Stream Analytics job takes several minutes to output results to an Event Hub.
A Stateless Web API Azure Service Fabric application is distributed across 8 nodes. The application is very simple, consisting of a single Controller, which:
Receives a series of JSON objects
Initialises a series of EventData instances that wrap each JSON object
Sets the PartitionKey property of each EventData isntance to the machine-name value
Publishes the JSON objects as a single batch of EventData instances to Azure Event Hub
The JSON payload is a simple series of IP addresses and time-stamps, as follows:
[{
"IPAddress": "10.0.0.2",
"Time": "2016-08-17T12:00:01",
"MachineName": "MACHINE01"
}, {
"IPAddress": "10.0.0.3",
"Time": "2016-08-17T12:00:02",
"MachineName": "MACHINE01"
}]
Once received, the Event Hub acts as an input to a Stream Analytics job, which executes the following Query:
SELECT
IPAddress, COUNT(*) AS Total, MachineName
INTO
Output
FROM
Input TIMESTAMP BY TIME
PARTITION BY PartitionId
GROUP BY
TUMBLINGWINDOW(MINUTE, 1), IPAddress, MachineName, PartitionId
HAVING Total >= 2
Note that the Query is partitioned by PartitionId, where PartitionId is set to the machine-name of the originating Service Fabric application. There will therefore be a maximum of 8 PartitionKeys
There are 8 individual Service Fabric instances, and 8 corresponding Partitions assigned to the input Event Hub.
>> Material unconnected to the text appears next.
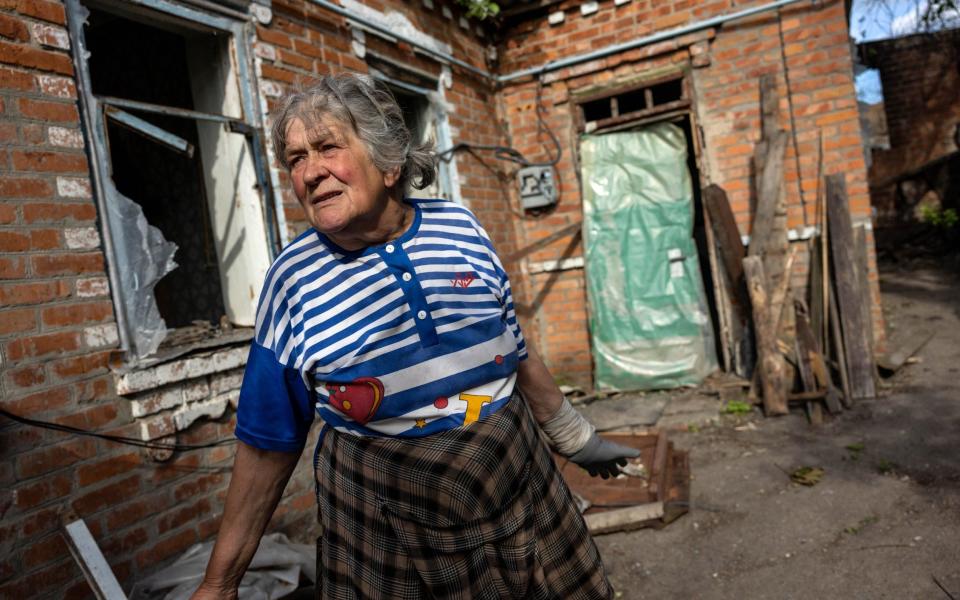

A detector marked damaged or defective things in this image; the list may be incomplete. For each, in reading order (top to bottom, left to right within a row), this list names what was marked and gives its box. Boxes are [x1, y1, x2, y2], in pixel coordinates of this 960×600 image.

Finally, The Stream Analytics job outputs the result to a 2nd Event Hub. Again, this Event Hub has 8 Partitions. The Stream Analytics Query retains the machine-name, which is used as the PartitionKey of the output Event Hub. The output format is JSON.
At best, the process takes 30-60 seconds, and sometimes several minutes, for a single HTTP request to reach the output Event Hub. The bottleneck seems to be the Stream Analytics job, given that the ASP.NET application publishes the EventData batches in sub-second timescales.
Edit:
Applying a custom field to Timestamp By adds a great degree of latency, when coupled with a Group By clause. I have achieved acceptable latency (1-2 seconds) when removing the Timestamp By clause.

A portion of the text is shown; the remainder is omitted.